The name could perhaps be traced back to its earlier applications on Spacecrafts. Even before the first consumer wrist watch was introduced, Bulova has been serving NASA programs since 1958, providing the same Accutron movement as a timer aboard communication satellites. The most notable was the use of 3 Accutron devices on the Gemini II mission; and the Accutron timer on the seismometer on Apollo 11 which marked man’s first landing on the moon. The timer marked man’s first step on the moon as 2:56:19am GMT, July 21, 1969. While clearly a choice as an astronaut’s wrist watches, it surprisingly did not pass all the tests to outdo the Omega Speedmaster which eventually became the Moon Watch that we know today.
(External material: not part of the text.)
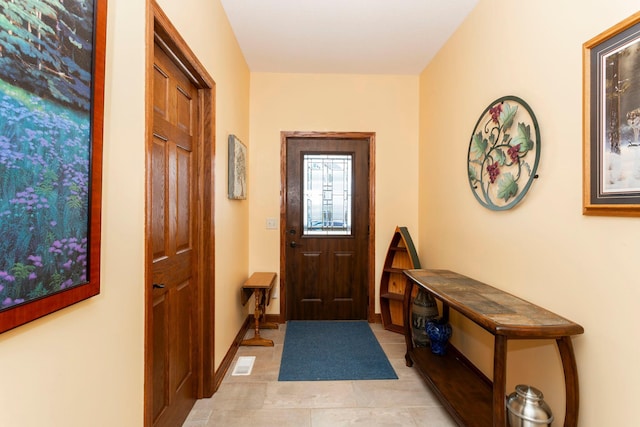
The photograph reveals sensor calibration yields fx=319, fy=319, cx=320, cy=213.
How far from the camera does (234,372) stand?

However, there have been evidence that a Bulova chronograph (not Accutron) wrist watch did make a landing on the moon during Apollo 15 and on subsequent missions, an interesting story that you can read more from here.

Tuning fork movement started development as early as 1940s, focusing on adapting it for space use, before introducing the movement as a consumer wrist watch. It was marketed as Accutron by Bulova, meaning Accurate Electronic. As its name would suggest, it was indeed the most accurate watch of its time, boasting a guaranteed accuracy of 1 minute per month and usually achieving accuracies less than 5 seconds a month. This was of course overtaken by the quartz when Seiko unveiled the Astron in 1969.

The Movement

The movement is fantastic. To appreciate how the tuning fork and the copper coils interact, we have to go back to some high school physics on the topic of electromagnetic induction. We have to recall Faraday’s Law of Induction, which states that when the magnetic flux linking a circuit changes, an electromotive force is induced in the circuit proportional to the rate of change of the flux linkage. The force that is induced would oppose the direction of motion that caused the initial change in magnetic flux. We also have to know the basic functions of transistors, capacitors and resistors.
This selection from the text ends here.